▸ **EXERCISE DETAILS**: Write out the records again, exactly, leaving none out.

Source records:

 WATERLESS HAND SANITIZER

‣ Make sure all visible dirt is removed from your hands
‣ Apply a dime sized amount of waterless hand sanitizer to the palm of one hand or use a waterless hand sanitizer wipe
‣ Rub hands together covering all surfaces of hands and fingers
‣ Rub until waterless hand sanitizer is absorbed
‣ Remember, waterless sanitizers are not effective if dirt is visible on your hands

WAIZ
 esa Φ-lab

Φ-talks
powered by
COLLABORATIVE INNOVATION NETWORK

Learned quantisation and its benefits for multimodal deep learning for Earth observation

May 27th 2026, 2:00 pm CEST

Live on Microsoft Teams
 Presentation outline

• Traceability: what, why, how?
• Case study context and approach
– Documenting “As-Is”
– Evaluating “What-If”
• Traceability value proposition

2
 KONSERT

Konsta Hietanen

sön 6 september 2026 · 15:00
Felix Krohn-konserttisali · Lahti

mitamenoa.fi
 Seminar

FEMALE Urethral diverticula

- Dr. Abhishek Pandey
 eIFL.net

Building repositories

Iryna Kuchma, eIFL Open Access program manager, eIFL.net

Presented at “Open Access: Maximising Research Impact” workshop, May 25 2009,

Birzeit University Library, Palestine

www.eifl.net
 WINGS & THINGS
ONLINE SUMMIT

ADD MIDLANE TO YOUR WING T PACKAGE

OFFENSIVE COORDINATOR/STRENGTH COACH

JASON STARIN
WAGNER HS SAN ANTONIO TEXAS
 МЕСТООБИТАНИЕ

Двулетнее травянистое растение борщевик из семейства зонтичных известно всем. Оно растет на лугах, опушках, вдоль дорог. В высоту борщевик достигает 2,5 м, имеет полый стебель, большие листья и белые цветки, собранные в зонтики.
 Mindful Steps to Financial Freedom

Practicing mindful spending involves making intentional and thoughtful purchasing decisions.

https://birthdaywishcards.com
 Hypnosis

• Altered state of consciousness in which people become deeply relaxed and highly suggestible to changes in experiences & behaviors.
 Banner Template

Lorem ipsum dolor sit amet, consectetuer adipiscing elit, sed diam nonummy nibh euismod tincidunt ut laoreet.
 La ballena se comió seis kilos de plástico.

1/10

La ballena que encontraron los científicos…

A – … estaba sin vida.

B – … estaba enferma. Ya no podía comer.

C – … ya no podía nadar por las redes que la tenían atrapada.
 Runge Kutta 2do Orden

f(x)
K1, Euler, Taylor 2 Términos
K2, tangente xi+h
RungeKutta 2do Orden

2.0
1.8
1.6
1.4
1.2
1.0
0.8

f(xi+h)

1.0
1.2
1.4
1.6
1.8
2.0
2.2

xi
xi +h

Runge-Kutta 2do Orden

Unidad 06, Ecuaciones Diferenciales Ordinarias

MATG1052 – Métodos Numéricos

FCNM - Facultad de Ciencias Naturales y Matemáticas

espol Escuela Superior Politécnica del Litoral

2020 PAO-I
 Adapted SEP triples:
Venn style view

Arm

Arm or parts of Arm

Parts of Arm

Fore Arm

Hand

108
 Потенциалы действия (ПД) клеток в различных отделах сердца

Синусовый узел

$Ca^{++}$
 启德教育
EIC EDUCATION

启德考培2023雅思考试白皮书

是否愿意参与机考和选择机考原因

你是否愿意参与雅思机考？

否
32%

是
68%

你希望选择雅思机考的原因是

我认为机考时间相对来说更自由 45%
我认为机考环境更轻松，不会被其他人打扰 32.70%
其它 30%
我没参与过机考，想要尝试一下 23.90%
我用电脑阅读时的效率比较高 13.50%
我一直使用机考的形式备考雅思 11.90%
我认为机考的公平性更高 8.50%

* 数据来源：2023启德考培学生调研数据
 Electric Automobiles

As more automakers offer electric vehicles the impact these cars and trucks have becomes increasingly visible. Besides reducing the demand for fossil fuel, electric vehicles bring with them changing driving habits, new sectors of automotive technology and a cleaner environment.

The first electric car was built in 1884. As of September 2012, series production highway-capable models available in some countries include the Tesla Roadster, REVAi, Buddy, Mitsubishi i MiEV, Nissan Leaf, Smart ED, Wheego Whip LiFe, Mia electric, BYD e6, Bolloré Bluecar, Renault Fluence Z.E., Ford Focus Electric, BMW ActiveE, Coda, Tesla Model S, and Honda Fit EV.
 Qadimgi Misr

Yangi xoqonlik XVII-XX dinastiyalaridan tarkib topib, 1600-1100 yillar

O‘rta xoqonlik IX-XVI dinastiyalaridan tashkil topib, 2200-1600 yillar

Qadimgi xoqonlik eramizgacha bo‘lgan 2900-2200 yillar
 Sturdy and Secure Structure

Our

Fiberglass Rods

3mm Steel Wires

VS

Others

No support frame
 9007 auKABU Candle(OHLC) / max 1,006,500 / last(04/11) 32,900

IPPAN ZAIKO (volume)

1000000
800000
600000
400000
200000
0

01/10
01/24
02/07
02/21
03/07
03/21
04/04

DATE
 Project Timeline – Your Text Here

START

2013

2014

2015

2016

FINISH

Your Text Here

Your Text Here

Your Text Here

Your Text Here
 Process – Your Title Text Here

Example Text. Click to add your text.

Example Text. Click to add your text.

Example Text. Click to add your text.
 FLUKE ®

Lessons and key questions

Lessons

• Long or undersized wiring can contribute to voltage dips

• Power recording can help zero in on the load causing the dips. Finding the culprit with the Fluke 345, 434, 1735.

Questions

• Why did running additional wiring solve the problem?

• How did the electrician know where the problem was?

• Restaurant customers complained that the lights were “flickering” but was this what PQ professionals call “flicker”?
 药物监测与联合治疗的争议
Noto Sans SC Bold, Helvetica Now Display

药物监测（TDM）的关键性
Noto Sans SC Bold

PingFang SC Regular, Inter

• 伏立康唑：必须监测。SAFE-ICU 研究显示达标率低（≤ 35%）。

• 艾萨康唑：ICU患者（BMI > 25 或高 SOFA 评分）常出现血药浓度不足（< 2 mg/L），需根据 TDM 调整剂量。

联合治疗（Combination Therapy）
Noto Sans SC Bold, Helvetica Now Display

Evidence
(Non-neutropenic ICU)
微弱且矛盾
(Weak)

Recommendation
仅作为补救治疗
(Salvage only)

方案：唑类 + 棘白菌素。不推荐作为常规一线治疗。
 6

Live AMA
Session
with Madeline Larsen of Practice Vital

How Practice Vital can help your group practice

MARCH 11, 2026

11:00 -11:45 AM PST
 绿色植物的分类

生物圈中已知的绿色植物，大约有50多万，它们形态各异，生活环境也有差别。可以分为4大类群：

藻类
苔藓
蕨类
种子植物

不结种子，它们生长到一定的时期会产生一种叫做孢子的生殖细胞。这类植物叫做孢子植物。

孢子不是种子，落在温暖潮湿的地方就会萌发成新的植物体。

▸ **ANSWER SPACE**:
 WATERLESS HAND SANITIZER

‣ Make sure all visible dirt is removed from your hands
‣ Apply a dime sized amount of waterless hand sanitizer to the palm of one hand or use a waterless hand sanitizer wipe
‣ Rub hands together covering all surfaces of hands and fingers
‣ Rub until waterless hand sanitizer is absorbed
‣ Remember, waterless sanitizers are not effective if dirt is visible on your hands

WAIZ
 esa Φ-lab

Φ-talks
powered by
COLLABORATIVE INNOVATION NETWORK

Learned quantisation and its benefits for multimodal deep learning for Earth observation

May 27th 2026, 2:00 pm CEST

Live on Microsoft Teams
 Presentation outline

• Traceability: what, why, how?
• Case study context and approach
– Documenting “As-Is”
– Evaluating “What-If”
• Traceability value proposition

2
 KONSERT

Konsta Hietanen

sön 6 september 2026 · 15:00
Felix Krohn-konserttisali · Lahti

mitamenoa.fi
 Seminar

FEMALE Urethral diverticula

- Dr. Abhishek Pandey
 eIFL.net

Building repositories

Iryna Kuchma, eIFL Open Access program manager, eIFL.net

Presented at “Open Access: Maximising Research Impact” workshop, May 25 2009,

Birzeit University Library, Palestine

www.eifl.net
 WINGS & THINGS
ONLINE SUMMIT

ADD MIDLANE TO YOUR WING T PACKAGE

OFFENSIVE COORDINATOR/STRENGTH COACH

JASON STARIN
WAGNER HS SAN ANTONIO TEXAS
 МЕСТООБИТАНИЕ

Двулетнее травянистое растение борщевик из семейства зонтичных известно всем. Оно растет на лугах, опушках, вдоль дорог. В высоту борщевик достигает 2,5 м, имеет полый стебель, большие листья и белые цветки, собранные в зонтики.
 Mindful Steps to Financial Freedom

Practicing mindful spending involves making intentional and thoughtful purchasing decisions.

https://birthdaywishcards.com
 Hypnosis

• Altered state of consciousness in which people become deeply relaxed and highly suggestible to changes in experiences & behaviors.
 Banner Template

Lorem ipsum dolor sit amet, consectetuer adipiscing elit, sed diam nonummy nibh euismod tincidunt ut laoreet.
 La ballena se comió seis kilos de plástico.

1/10

La ballena que encontraron los científicos…

A – … estaba sin vida.

B – … estaba enferma. Ya no podía comer.

C – … ya no podía nadar por las redes que la tenían atrapada.
 Runge Kutta 2do Orden

f(x)
K1, Euler, Taylor 2 Términos
K2, tangente xi+h
RungeKutta 2do Orden

2.0
1.8
1.6
1.4
1.2
1.0
0.8

f(xi+h)

1.0
1.2
1.4
1.6
1.8
2.0
2.2

xi
xi +h

Runge-Kutta 2do Orden

Unidad 06, Ecuaciones Diferenciales Ordinarias

MATG1052 – Métodos Numéricos

FCNM - Facultad de Ciencias Naturales y Matemáticas

espol Escuela Superior Politécnica del Litoral

2020 PAO-I
 Adapted SEP triples:
Venn style view

Arm

Arm or parts of Arm

Parts of Arm

Fore Arm

Hand

108
 Потенциалы действия (ПД) клеток в различных отделах сердца

Синусовый узел

$Ca^{++}$
 启德教育
EIC EDUCATION

启德考培2023雅思考试白皮书

是否愿意参与机考和选择机考原因

你是否愿意参与雅思机考？

否
32%

是
68%

你希望选择雅思机考的原因是

我认为机考时间相对来说更自由 45%
我认为机考环境更轻松，不会被其他人打扰 32.70%
其它 30%
我没参与过机考，想要尝试一下 23.90%
我用电脑阅读时的效率比较高 13.50%
我一直使用机考的形式备考雅思 11.90%
我认为机考的公平性更高 8.50%

* 数据来源：2023启德考培学生调研数据
 Electric Automobiles

As more automakers offer electric vehicles the impact these cars and trucks have becomes increasingly visible. Besides reducing the demand for fossil fuel, electric vehicles bring with them changing driving habits, new sectors of automotive technology and a cleaner environment.

The first electric car was built in 1884. As of September 2012, series production highway-capable models available in some countries include the Tesla Roadster, REVAi, Buddy, Mitsubishi i MiEV, Nissan Leaf, Smart ED, Wheego Whip LiFe, Mia electric, BYD e6, Bolloré Bluecar, Renault Fluence Z.E., Ford Focus Electric, BMW ActiveE, Coda, Tesla Model S, and Honda Fit EV.
 Qadimgi Misr

Yangi xoqonlik XVII-XX dinastiyalaridan tarkib topib, 1600-1100 yillar

O‘rta xoqonlik IX-XVI dinastiyalaridan tashkil topib, 2200-1600 yillar

Qadimgi xoqonlik eramizgacha bo‘lgan 2900-2200 yillar
 Sturdy and Secure Structure

Our

Fiberglass Rods

3mm Steel Wires

VS

Others

No support frame
 9007 auKABU Candle(OHLC) / max 1,006,500 / last(04/11) 32,900

IPPAN ZAIKO (volume)

1000000
800000
600000
400000
200000
0

01/10
01/24
02/07
02/21
03/07
03/21
04/04

DATE
 Project Timeline – Your Text Here

START

2013

2014

2015

2016

FINISH

Your Text Here

Your Text Here

Your Text Here

Your Text Here
 Process – Your Title Text Here

Example Text. Click to add your text.

Example Text. Click to add your text.

Example Text. Click to add your text.
 FLUKE ®

Lessons and key questions

Lessons

• Long or undersized wiring can contribute to voltage dips

• Power recording can help zero in on the load causing the dips. Finding the culprit with the Fluke 345, 434, 1735.

Questions

• Why did running additional wiring solve the problem?

• How did the electrician know where the problem was?

• Restaurant customers complained that the lights were “flickering” but was this what PQ professionals call “flicker”?
 药物监测与联合治疗的争议
Noto Sans SC Bold, Helvetica Now Display

药物监测（TDM）的关键性
Noto Sans SC Bold

PingFang SC Regular, Inter

• 伏立康唑：必须监测。SAFE-ICU 研究显示达标率低（≤ 35%）。

• 艾萨康唑：ICU患者（BMI > 25 或高 SOFA 评分）常出现血药浓度不足（< 2 mg/L），需根据 TDM 调整剂量。

联合治疗（Combination Therapy）
Noto Sans SC Bold, Helvetica Now Display

Evidence
(Non-neutropenic ICU)
微弱且矛盾
(Weak)

Recommendation
仅作为补救治疗
(Salvage only)

方案：唑类 + 棘白菌素。不推荐作为常规一线治疗。
 6

Live AMA
Session
with Madeline Larsen of Practice Vital

How Practice Vital can help your group practice

MARCH 11, 2026

11:00 -11:45 AM PST
 绿色植物的分类

生物圈中已知的绿色植物，大约有50多万，它们形态各异，生活环境也有差别。可以分为4大类群：

藻类
苔藓
蕨类
种子植物

不结种子，它们生长到一定的时期会产生一种叫做孢子的生殖细胞。这类植物叫做孢子植物。

孢子不是种子，落在温暖潮湿的地方就会萌发成新的植物体。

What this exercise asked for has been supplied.